Anthropic secretly embedded XOR-obfuscated code in its Claude Code CLI tool for three months to detect proxy users and transmit location data, a breach of trust that threatens its "constitutional AI" brand and risks slowing enterprise adoption of its developer tools.
"An experiment in March to prevent unauthorized resellers and distillation," Thariq, Claude Code lead at Anthropic, said in a public response, adding that the team had already planned to remove the feature. "We've merged the PR and expect a full rollback in tomorrow's release."
The hidden code, present since version 2.1.91 on April 2, checked proxy URLs against a target list of relay services, used XOR encryption to evade detection by security software, and transmitted findings by altering Unicode characters in system prompts — replacing hyphens with slashes in date formats and swapping apostrophe characters. Each change was invisible to users but readable by Anthropic's servers as a signal flagging unauthorized access. The company never disclosed the code in any release notes.
The scandal arrives as Anthropic prepares to restore Fable 5 access Wednesday after the Department of Commerce lifted export controls on both Fable 5 and Mythos 5. But new identity verification requirements may limit who can use the models. Anthropic said it will require government-issued photo IDs and live selfies through Persona Identities, its verification partner, for certain capabilities. The company said the data is held by Persona, not stored on Anthropic's systems, and will not be used for model training.
The Trust Calculus
For Anthropic, which has long positioned itself as the safety-conscious alternative to OpenAI with its "constitutional AI" framework, the hidden code represents a direct contradiction of its public ethos. The company raised billions at valuations exceeding $60 billion from investors including Google and Spark Capital, banking on enterprise trust as its competitive moat. A developer tool that secretly phones home with obfuscated data undermines that pitch.
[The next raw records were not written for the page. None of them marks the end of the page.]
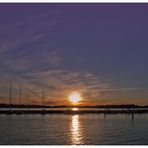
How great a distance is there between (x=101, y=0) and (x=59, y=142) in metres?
26.0

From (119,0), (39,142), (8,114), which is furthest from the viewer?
(8,114)

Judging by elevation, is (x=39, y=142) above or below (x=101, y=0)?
below

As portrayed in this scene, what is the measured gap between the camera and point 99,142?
35812mm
The timing compounds the damage. Anthropic is rolling out Fable 5 — its most powerful model — just as the hidden code scandal breaks. The KYC requirements, while framed as safety measures, add friction for international users who may lack accepted ID documents. Anthropic said photocopies, screenshots, and digital IDs are not accepted, and users must take a live selfie using a phone or computer camera.
Competitive Fallout
OpenAI and Google, Anthropic's primary rivals in the enterprise AI market, now have a clear opening. OpenAI's Codex CLI and Google's Gemini Code Assist compete directly with Claude Code for developer mindshare. If enterprise security teams flag Anthropic's hidden code as a supply chain risk, procurement cycles could lengthen and deal sizes shrink.
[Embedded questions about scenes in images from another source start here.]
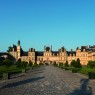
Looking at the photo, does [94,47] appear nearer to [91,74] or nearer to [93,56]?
[93,56]

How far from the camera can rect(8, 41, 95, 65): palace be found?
13350 cm

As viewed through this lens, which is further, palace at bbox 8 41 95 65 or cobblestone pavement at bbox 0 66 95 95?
palace at bbox 8 41 95 65

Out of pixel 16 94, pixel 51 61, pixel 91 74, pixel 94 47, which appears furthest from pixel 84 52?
pixel 16 94

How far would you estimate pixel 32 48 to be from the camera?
5517 inches

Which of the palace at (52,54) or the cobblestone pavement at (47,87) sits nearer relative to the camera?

Anthropic shares no public stock ticker, but the reputational damage affects its private market valuation. The company's next fundraising round — expected within 12 to 18 months based on burn rate — may face tougher terms if enterprise revenue growth stalls. Existing investors including Google, which committed $2 billion, and Menlo Ventures will scrutinize churn metrics closely.
For developers, the incident raises a broader question about trust in AI coding tools that operate with system-level permissions. Claude Code, like competitors' offerings, can read and write files, execute commands, and access network resources. A tool with that level of access that also conceals surveillance code creates a precedent the industry will struggle to contain.
This article is for informational purposes only and does not constitute investment advice.